A propos de cinq croyances
qui empêchent le dialogue :
1. Le
« discours objectif » : se croire au-dessus de la mêlée
Présenter son point de vue comme celui qui est
« objectif » relève de la falsification. Cela sous-entend qu’il
existerait une seule explication estimable (la mienne, par le plus heureux des
hasards …), les autres ne pouvant être qu’entachées de parti-pris et
d’idéologie.
Personne ne peut sortir de sa propre appréhension
du monde. Il ne s’agit pas de céder au relativisme, car nos visions peuvent
être confrontées à l’expérience, afin de découvrir comment elles y résistent.
Mais elles n’en restent pas moins subjectives, même trempées à cette épreuve.
L’on n’atteint pas l’objectivité, l’on classe les subjectivités par degrés de
vraisemblance.
Personne n’est « au-dessus de la mêlée »
et celui qui pense l’être ne fait que confirmer sa mégalomanie, non sa prise de
recul.
La condition humaine est de se jeter dans la
mêlée, d’avancer ses arguments que l’on sait partiaux et imparfaits, et d’avoir
le courage de les passer au feu de l’expérience. C’est ce travail que celui qui
se veut « objectif » refuse de faire, par paresse, par peur de se
remettre en question, par volonté d’être intouchable, par le sentiment
mégalomaniaque de dire aux autres la leçon.

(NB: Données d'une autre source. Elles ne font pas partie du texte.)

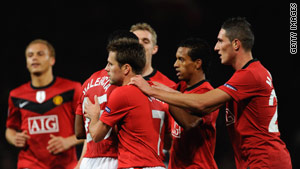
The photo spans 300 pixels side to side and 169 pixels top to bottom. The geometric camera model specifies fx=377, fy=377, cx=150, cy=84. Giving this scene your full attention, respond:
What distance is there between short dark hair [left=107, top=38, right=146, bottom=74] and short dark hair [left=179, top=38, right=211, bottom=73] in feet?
2.63

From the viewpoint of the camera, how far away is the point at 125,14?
401 inches

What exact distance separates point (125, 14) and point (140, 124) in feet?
24.5

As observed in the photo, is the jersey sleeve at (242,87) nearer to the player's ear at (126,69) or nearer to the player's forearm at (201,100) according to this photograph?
the player's forearm at (201,100)

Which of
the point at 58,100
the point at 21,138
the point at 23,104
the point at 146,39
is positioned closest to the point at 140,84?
the point at 146,39

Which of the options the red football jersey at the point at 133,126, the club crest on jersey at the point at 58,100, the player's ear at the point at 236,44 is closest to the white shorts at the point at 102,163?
the red football jersey at the point at 133,126

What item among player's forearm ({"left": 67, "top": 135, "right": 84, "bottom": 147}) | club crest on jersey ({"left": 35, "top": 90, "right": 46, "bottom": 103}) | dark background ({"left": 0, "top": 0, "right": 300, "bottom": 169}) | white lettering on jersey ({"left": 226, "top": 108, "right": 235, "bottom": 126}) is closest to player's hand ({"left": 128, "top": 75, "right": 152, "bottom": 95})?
white lettering on jersey ({"left": 226, "top": 108, "right": 235, "bottom": 126})

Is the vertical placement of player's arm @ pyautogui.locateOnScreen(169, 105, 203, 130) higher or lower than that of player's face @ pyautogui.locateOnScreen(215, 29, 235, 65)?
lower

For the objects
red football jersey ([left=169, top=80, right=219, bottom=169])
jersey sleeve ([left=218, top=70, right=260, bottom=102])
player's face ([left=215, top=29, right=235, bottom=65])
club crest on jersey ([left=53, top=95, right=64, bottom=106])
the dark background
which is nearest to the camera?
jersey sleeve ([left=218, top=70, right=260, bottom=102])

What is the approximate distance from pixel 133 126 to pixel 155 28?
708 cm

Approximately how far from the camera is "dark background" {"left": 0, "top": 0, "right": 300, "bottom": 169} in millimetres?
8172

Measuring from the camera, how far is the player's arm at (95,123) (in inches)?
122

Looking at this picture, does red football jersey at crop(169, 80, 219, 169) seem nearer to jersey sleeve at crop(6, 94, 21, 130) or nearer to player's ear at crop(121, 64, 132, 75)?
player's ear at crop(121, 64, 132, 75)

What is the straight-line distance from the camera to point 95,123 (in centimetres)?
321

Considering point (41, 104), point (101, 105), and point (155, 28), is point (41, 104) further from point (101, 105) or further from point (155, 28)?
point (155, 28)
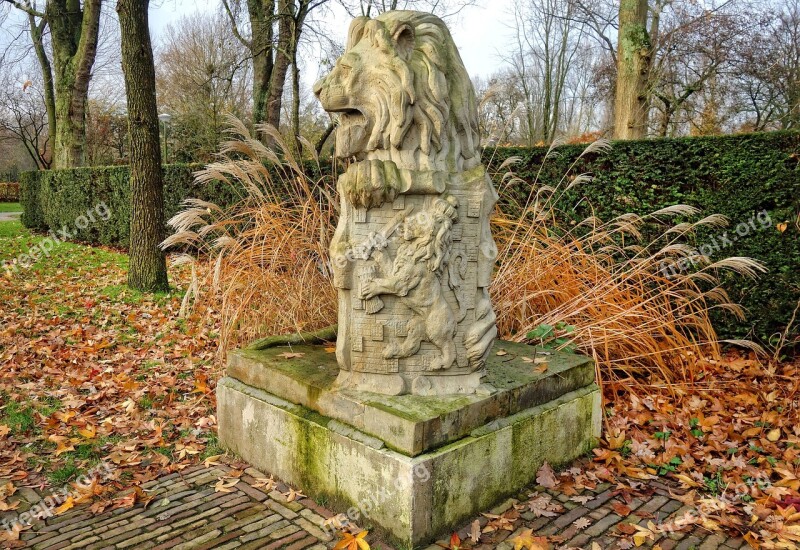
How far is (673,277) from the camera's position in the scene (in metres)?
5.34

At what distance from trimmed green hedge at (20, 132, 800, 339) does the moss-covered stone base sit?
8.31 ft

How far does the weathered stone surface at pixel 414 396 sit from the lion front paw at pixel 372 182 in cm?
100

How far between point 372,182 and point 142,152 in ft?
18.6

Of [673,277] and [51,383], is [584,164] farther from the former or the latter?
[51,383]

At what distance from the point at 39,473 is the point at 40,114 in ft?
115

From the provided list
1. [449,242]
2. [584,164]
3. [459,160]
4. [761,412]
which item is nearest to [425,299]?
[449,242]

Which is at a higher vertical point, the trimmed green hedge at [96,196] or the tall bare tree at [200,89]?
the tall bare tree at [200,89]

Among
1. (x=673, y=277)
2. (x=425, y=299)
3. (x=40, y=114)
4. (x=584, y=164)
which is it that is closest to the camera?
(x=425, y=299)

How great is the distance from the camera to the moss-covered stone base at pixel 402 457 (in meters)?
2.67

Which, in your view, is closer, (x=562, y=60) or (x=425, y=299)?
(x=425, y=299)

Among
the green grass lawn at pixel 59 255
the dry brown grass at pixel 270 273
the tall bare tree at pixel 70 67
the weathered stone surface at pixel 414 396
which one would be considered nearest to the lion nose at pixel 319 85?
the dry brown grass at pixel 270 273

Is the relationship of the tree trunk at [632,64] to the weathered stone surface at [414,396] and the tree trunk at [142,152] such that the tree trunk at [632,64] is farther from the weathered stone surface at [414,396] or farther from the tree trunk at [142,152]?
the tree trunk at [142,152]

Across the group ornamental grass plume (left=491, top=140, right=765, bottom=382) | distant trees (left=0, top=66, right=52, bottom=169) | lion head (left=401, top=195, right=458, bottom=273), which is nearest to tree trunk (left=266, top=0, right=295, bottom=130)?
ornamental grass plume (left=491, top=140, right=765, bottom=382)

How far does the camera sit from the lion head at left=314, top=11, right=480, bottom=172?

Personne ne peut s’arroger une position
privilégiée dans une discussion. Le seuls avantages doivent se gagner par la
pertinence des arguments, aucunement parce que certains arguments seraient
investis d’une nature différente de ceux des autres.
Celui qui se prétend objectif se dit honnête. Il
n’aime pas l’honnêteté, mais l’image que son ego aime à donner de lui, en le
parant de cet attribut.
2. « Regarder
les faits » : croire que l’on se limite à l’observation
Lorsque l’on défend une thèse, les faits dont
celle-ci rend compte font aussi partie de la thèse. On ne peut donc juger d’une
théorie selon une simple « vérification par les faits », car ceux-ci
font aussi l’objet d’un a priori.
On juge d’une théorie par la quantité de faits
observables dont elle rend compte. Notre thèse est un récit qui rencontre des
faits saillants sur son passage, et il nous est alors loisible de comparer les
faits du récit avec les faits correspondants du réel. Une telle compréhension
ne peut se faire en dehors du récit, qui est notre interprétation proposée du
phénomène que l’on étudie.
Celui qui nous admoneste par les phrases :
« ramenez-vous aux faits », « regardez les faits », se
pense capable de regarder des faits « neutres » en s’extrayant de son
propre récit.
Comme pour l’objectivité, la condition humaine est
de relater des faits seulement au sein d’un récit qui les coordonne. Penser
s’extraire de cette condition est encore une fois une manifestation d’ego et de
vanité, non d’honnêteté et de neutralité. Nous sommes plongés dans le bain de
nos propres représentations, comme le sont tous les hommes, et prétendre y
échapper est prétendre au « point de vue divin ».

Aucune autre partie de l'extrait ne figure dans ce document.